Computed tomography-coronary angiography (CT-CA) is a well-tolerated and reliable non-invasive imaging technique and can now be achieved at low levels of radiation exposure. CT-CA is highly valuable to exclude coronary artery disease, but due to over- and underestimation of the severity of coronary lesions, CT-CA cannot replace invasive coronary angiography.
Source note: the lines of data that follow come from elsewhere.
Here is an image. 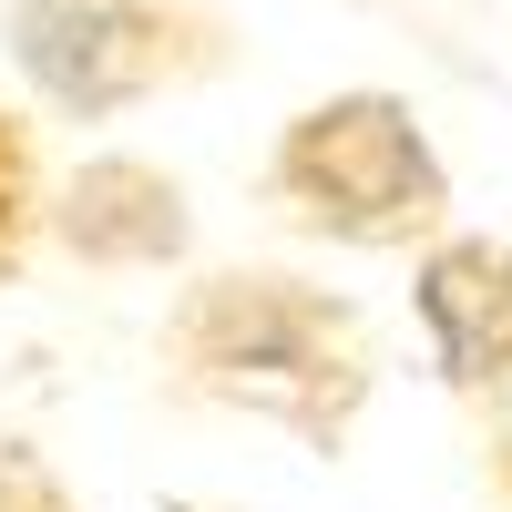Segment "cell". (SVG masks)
Wrapping results in <instances>:
<instances>
[{
    "label": "cell",
    "instance_id": "cell-5",
    "mask_svg": "<svg viewBox=\"0 0 512 512\" xmlns=\"http://www.w3.org/2000/svg\"><path fill=\"white\" fill-rule=\"evenodd\" d=\"M62 246L93 256V267H154V256L185 246V195L175 175L113 154V164H82L72 195H62Z\"/></svg>",
    "mask_w": 512,
    "mask_h": 512
},
{
    "label": "cell",
    "instance_id": "cell-1",
    "mask_svg": "<svg viewBox=\"0 0 512 512\" xmlns=\"http://www.w3.org/2000/svg\"><path fill=\"white\" fill-rule=\"evenodd\" d=\"M175 359L195 390L277 410L297 431H338L359 400V338L349 308H328L297 277H205L175 318Z\"/></svg>",
    "mask_w": 512,
    "mask_h": 512
},
{
    "label": "cell",
    "instance_id": "cell-6",
    "mask_svg": "<svg viewBox=\"0 0 512 512\" xmlns=\"http://www.w3.org/2000/svg\"><path fill=\"white\" fill-rule=\"evenodd\" d=\"M21 246H31V134L0 113V277L21 267Z\"/></svg>",
    "mask_w": 512,
    "mask_h": 512
},
{
    "label": "cell",
    "instance_id": "cell-3",
    "mask_svg": "<svg viewBox=\"0 0 512 512\" xmlns=\"http://www.w3.org/2000/svg\"><path fill=\"white\" fill-rule=\"evenodd\" d=\"M11 62L52 113H123L216 62V21L185 0H11Z\"/></svg>",
    "mask_w": 512,
    "mask_h": 512
},
{
    "label": "cell",
    "instance_id": "cell-4",
    "mask_svg": "<svg viewBox=\"0 0 512 512\" xmlns=\"http://www.w3.org/2000/svg\"><path fill=\"white\" fill-rule=\"evenodd\" d=\"M420 318L461 390H512V246L461 236L420 267Z\"/></svg>",
    "mask_w": 512,
    "mask_h": 512
},
{
    "label": "cell",
    "instance_id": "cell-2",
    "mask_svg": "<svg viewBox=\"0 0 512 512\" xmlns=\"http://www.w3.org/2000/svg\"><path fill=\"white\" fill-rule=\"evenodd\" d=\"M267 185L297 226L318 236H349V246H410L441 226L451 205V175L431 134L410 123V103L390 93H338V103H308L277 134V164Z\"/></svg>",
    "mask_w": 512,
    "mask_h": 512
}]
</instances>
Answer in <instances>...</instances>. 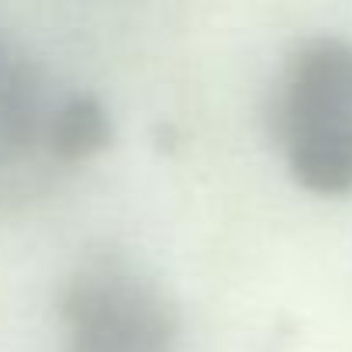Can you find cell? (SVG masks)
Instances as JSON below:
<instances>
[{"label": "cell", "instance_id": "6da1fadb", "mask_svg": "<svg viewBox=\"0 0 352 352\" xmlns=\"http://www.w3.org/2000/svg\"><path fill=\"white\" fill-rule=\"evenodd\" d=\"M276 111L294 180L318 197L352 194V42L304 38L287 56Z\"/></svg>", "mask_w": 352, "mask_h": 352}, {"label": "cell", "instance_id": "7a4b0ae2", "mask_svg": "<svg viewBox=\"0 0 352 352\" xmlns=\"http://www.w3.org/2000/svg\"><path fill=\"white\" fill-rule=\"evenodd\" d=\"M63 352H176L180 307L124 252H90L63 283Z\"/></svg>", "mask_w": 352, "mask_h": 352}, {"label": "cell", "instance_id": "3957f363", "mask_svg": "<svg viewBox=\"0 0 352 352\" xmlns=\"http://www.w3.org/2000/svg\"><path fill=\"white\" fill-rule=\"evenodd\" d=\"M66 97L25 45L0 32V208L32 197L63 169L52 128Z\"/></svg>", "mask_w": 352, "mask_h": 352}, {"label": "cell", "instance_id": "277c9868", "mask_svg": "<svg viewBox=\"0 0 352 352\" xmlns=\"http://www.w3.org/2000/svg\"><path fill=\"white\" fill-rule=\"evenodd\" d=\"M111 114L107 107L87 94V90H69V97L63 100L59 114H56V128H52V152L56 162L63 169L80 166L94 155H100L111 145Z\"/></svg>", "mask_w": 352, "mask_h": 352}]
</instances>
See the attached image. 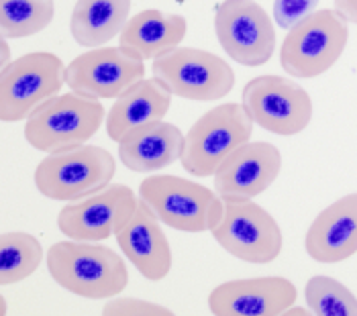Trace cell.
Listing matches in <instances>:
<instances>
[{"label":"cell","instance_id":"6da1fadb","mask_svg":"<svg viewBox=\"0 0 357 316\" xmlns=\"http://www.w3.org/2000/svg\"><path fill=\"white\" fill-rule=\"evenodd\" d=\"M54 282L86 300H110L129 286L125 259L110 247L88 241H59L45 253Z\"/></svg>","mask_w":357,"mask_h":316},{"label":"cell","instance_id":"7a4b0ae2","mask_svg":"<svg viewBox=\"0 0 357 316\" xmlns=\"http://www.w3.org/2000/svg\"><path fill=\"white\" fill-rule=\"evenodd\" d=\"M107 116L100 100L66 92L50 98L25 121L27 143L43 153L68 151L86 145L100 131Z\"/></svg>","mask_w":357,"mask_h":316},{"label":"cell","instance_id":"3957f363","mask_svg":"<svg viewBox=\"0 0 357 316\" xmlns=\"http://www.w3.org/2000/svg\"><path fill=\"white\" fill-rule=\"evenodd\" d=\"M139 198L174 231L211 233L222 214V196L208 186L180 176H149L139 184Z\"/></svg>","mask_w":357,"mask_h":316},{"label":"cell","instance_id":"277c9868","mask_svg":"<svg viewBox=\"0 0 357 316\" xmlns=\"http://www.w3.org/2000/svg\"><path fill=\"white\" fill-rule=\"evenodd\" d=\"M349 41V21L337 8H321L292 27L280 63L292 78H319L339 61Z\"/></svg>","mask_w":357,"mask_h":316},{"label":"cell","instance_id":"5b68a950","mask_svg":"<svg viewBox=\"0 0 357 316\" xmlns=\"http://www.w3.org/2000/svg\"><path fill=\"white\" fill-rule=\"evenodd\" d=\"M116 174V161L105 147L80 145L50 153L35 167V188L50 200L76 202L109 188Z\"/></svg>","mask_w":357,"mask_h":316},{"label":"cell","instance_id":"8992f818","mask_svg":"<svg viewBox=\"0 0 357 316\" xmlns=\"http://www.w3.org/2000/svg\"><path fill=\"white\" fill-rule=\"evenodd\" d=\"M253 121L243 103H225L206 110L194 121L184 139L180 163L194 178L215 176L222 161L235 149L249 143Z\"/></svg>","mask_w":357,"mask_h":316},{"label":"cell","instance_id":"52a82bcc","mask_svg":"<svg viewBox=\"0 0 357 316\" xmlns=\"http://www.w3.org/2000/svg\"><path fill=\"white\" fill-rule=\"evenodd\" d=\"M211 233L229 255L245 264H272L284 247L278 220L253 198H222V214Z\"/></svg>","mask_w":357,"mask_h":316},{"label":"cell","instance_id":"ba28073f","mask_svg":"<svg viewBox=\"0 0 357 316\" xmlns=\"http://www.w3.org/2000/svg\"><path fill=\"white\" fill-rule=\"evenodd\" d=\"M63 61L50 52L25 53L0 70V121L19 123L50 98L59 94L66 84Z\"/></svg>","mask_w":357,"mask_h":316},{"label":"cell","instance_id":"9c48e42d","mask_svg":"<svg viewBox=\"0 0 357 316\" xmlns=\"http://www.w3.org/2000/svg\"><path fill=\"white\" fill-rule=\"evenodd\" d=\"M153 76L178 98L215 103L235 88V72L220 57L196 47H176L153 59Z\"/></svg>","mask_w":357,"mask_h":316},{"label":"cell","instance_id":"30bf717a","mask_svg":"<svg viewBox=\"0 0 357 316\" xmlns=\"http://www.w3.org/2000/svg\"><path fill=\"white\" fill-rule=\"evenodd\" d=\"M241 103L257 127L280 137H294L312 121L310 94L284 76L266 74L249 80Z\"/></svg>","mask_w":357,"mask_h":316},{"label":"cell","instance_id":"8fae6325","mask_svg":"<svg viewBox=\"0 0 357 316\" xmlns=\"http://www.w3.org/2000/svg\"><path fill=\"white\" fill-rule=\"evenodd\" d=\"M215 33L222 52L248 68L268 63L275 52L274 21L253 0H222L215 10Z\"/></svg>","mask_w":357,"mask_h":316},{"label":"cell","instance_id":"7c38bea8","mask_svg":"<svg viewBox=\"0 0 357 316\" xmlns=\"http://www.w3.org/2000/svg\"><path fill=\"white\" fill-rule=\"evenodd\" d=\"M145 78V61L121 47H92L66 68V84L72 92L94 100L119 98Z\"/></svg>","mask_w":357,"mask_h":316},{"label":"cell","instance_id":"4fadbf2b","mask_svg":"<svg viewBox=\"0 0 357 316\" xmlns=\"http://www.w3.org/2000/svg\"><path fill=\"white\" fill-rule=\"evenodd\" d=\"M137 200L129 186L110 184L84 200L68 202L57 214V229L74 241H105L116 233L121 220L133 211Z\"/></svg>","mask_w":357,"mask_h":316},{"label":"cell","instance_id":"5bb4252c","mask_svg":"<svg viewBox=\"0 0 357 316\" xmlns=\"http://www.w3.org/2000/svg\"><path fill=\"white\" fill-rule=\"evenodd\" d=\"M296 298L298 290L288 278L231 280L211 290L208 310L215 316H282Z\"/></svg>","mask_w":357,"mask_h":316},{"label":"cell","instance_id":"9a60e30c","mask_svg":"<svg viewBox=\"0 0 357 316\" xmlns=\"http://www.w3.org/2000/svg\"><path fill=\"white\" fill-rule=\"evenodd\" d=\"M160 223L162 220L139 198L114 233L129 264L149 282H162L174 265L172 247Z\"/></svg>","mask_w":357,"mask_h":316},{"label":"cell","instance_id":"2e32d148","mask_svg":"<svg viewBox=\"0 0 357 316\" xmlns=\"http://www.w3.org/2000/svg\"><path fill=\"white\" fill-rule=\"evenodd\" d=\"M282 172V153L274 143L249 141L222 161L215 190L222 198H257Z\"/></svg>","mask_w":357,"mask_h":316},{"label":"cell","instance_id":"e0dca14e","mask_svg":"<svg viewBox=\"0 0 357 316\" xmlns=\"http://www.w3.org/2000/svg\"><path fill=\"white\" fill-rule=\"evenodd\" d=\"M304 249L319 264H341L357 253V192L319 212L310 223Z\"/></svg>","mask_w":357,"mask_h":316},{"label":"cell","instance_id":"ac0fdd59","mask_svg":"<svg viewBox=\"0 0 357 316\" xmlns=\"http://www.w3.org/2000/svg\"><path fill=\"white\" fill-rule=\"evenodd\" d=\"M188 33L182 15L145 8L127 21L119 35V47L137 59H155L180 47Z\"/></svg>","mask_w":357,"mask_h":316},{"label":"cell","instance_id":"d6986e66","mask_svg":"<svg viewBox=\"0 0 357 316\" xmlns=\"http://www.w3.org/2000/svg\"><path fill=\"white\" fill-rule=\"evenodd\" d=\"M184 139L186 135L172 123H149L119 141V158L131 172H158L182 158Z\"/></svg>","mask_w":357,"mask_h":316},{"label":"cell","instance_id":"ffe728a7","mask_svg":"<svg viewBox=\"0 0 357 316\" xmlns=\"http://www.w3.org/2000/svg\"><path fill=\"white\" fill-rule=\"evenodd\" d=\"M172 92L164 86V82L155 78H143L133 84L127 92L114 98L107 114V133L112 141H121L127 133L145 127L149 123L164 121L169 106Z\"/></svg>","mask_w":357,"mask_h":316},{"label":"cell","instance_id":"44dd1931","mask_svg":"<svg viewBox=\"0 0 357 316\" xmlns=\"http://www.w3.org/2000/svg\"><path fill=\"white\" fill-rule=\"evenodd\" d=\"M131 0H78L72 10V37L82 47H102L121 35L129 21Z\"/></svg>","mask_w":357,"mask_h":316},{"label":"cell","instance_id":"7402d4cb","mask_svg":"<svg viewBox=\"0 0 357 316\" xmlns=\"http://www.w3.org/2000/svg\"><path fill=\"white\" fill-rule=\"evenodd\" d=\"M45 251L29 233H2L0 237V286L29 280L43 264Z\"/></svg>","mask_w":357,"mask_h":316},{"label":"cell","instance_id":"603a6c76","mask_svg":"<svg viewBox=\"0 0 357 316\" xmlns=\"http://www.w3.org/2000/svg\"><path fill=\"white\" fill-rule=\"evenodd\" d=\"M54 0H0V31L6 39H25L52 25Z\"/></svg>","mask_w":357,"mask_h":316},{"label":"cell","instance_id":"cb8c5ba5","mask_svg":"<svg viewBox=\"0 0 357 316\" xmlns=\"http://www.w3.org/2000/svg\"><path fill=\"white\" fill-rule=\"evenodd\" d=\"M306 306L317 316H357V298L331 276H312L304 286Z\"/></svg>","mask_w":357,"mask_h":316},{"label":"cell","instance_id":"d4e9b609","mask_svg":"<svg viewBox=\"0 0 357 316\" xmlns=\"http://www.w3.org/2000/svg\"><path fill=\"white\" fill-rule=\"evenodd\" d=\"M105 316H174L169 308L162 304L139 300V298H110L102 308Z\"/></svg>","mask_w":357,"mask_h":316},{"label":"cell","instance_id":"484cf974","mask_svg":"<svg viewBox=\"0 0 357 316\" xmlns=\"http://www.w3.org/2000/svg\"><path fill=\"white\" fill-rule=\"evenodd\" d=\"M319 6V0H274L275 25L290 31L308 15H312Z\"/></svg>","mask_w":357,"mask_h":316},{"label":"cell","instance_id":"4316f807","mask_svg":"<svg viewBox=\"0 0 357 316\" xmlns=\"http://www.w3.org/2000/svg\"><path fill=\"white\" fill-rule=\"evenodd\" d=\"M335 8L345 15L349 23L357 25V0H335Z\"/></svg>","mask_w":357,"mask_h":316},{"label":"cell","instance_id":"83f0119b","mask_svg":"<svg viewBox=\"0 0 357 316\" xmlns=\"http://www.w3.org/2000/svg\"><path fill=\"white\" fill-rule=\"evenodd\" d=\"M10 61H13V55H10L8 41H6V37H2V41H0V70H4Z\"/></svg>","mask_w":357,"mask_h":316},{"label":"cell","instance_id":"f1b7e54d","mask_svg":"<svg viewBox=\"0 0 357 316\" xmlns=\"http://www.w3.org/2000/svg\"><path fill=\"white\" fill-rule=\"evenodd\" d=\"M312 315V310L308 308V306H290V308H286V313L282 316H308Z\"/></svg>","mask_w":357,"mask_h":316},{"label":"cell","instance_id":"f546056e","mask_svg":"<svg viewBox=\"0 0 357 316\" xmlns=\"http://www.w3.org/2000/svg\"><path fill=\"white\" fill-rule=\"evenodd\" d=\"M0 316H6V296L0 294Z\"/></svg>","mask_w":357,"mask_h":316}]
</instances>
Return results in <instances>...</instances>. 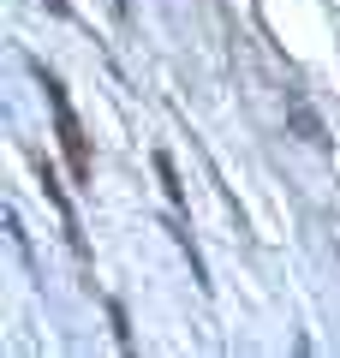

Coronary calcium scoring has an incremental independent prognostic value beyond traditional risk factor scores (Framingham, European Score) and may be useful to reclassify risk in asymptomatic individuals at intermediate risk. Appropriate indications for CT-CA are evolving, but studies are lacking to demonstrate that CT coronary imaging improves patient outcome.
计算机断层扫描冠状动脉造影术(CT-CA)是一种耐受性良好且可靠的非侵入性成像技术,现在可以在低辐射暴露水平下进行。CT-CA 对于排除冠状动脉疾病非常有价值,但由于对冠状动脉病变严重程度的过高和过低估计,CT-CA 不能替代有创性冠状动脉造影。冠状动脉钙评分具有比传统危险因素评分(弗雷明汉、欧洲评分)更高的独立预后价值,可能有助于重新分类处于中间风险的无症状个体的风险。CT-CA 的适用指征正在不断发展,但缺乏研究表明 CT 冠状动脉成像能改善患者的预后。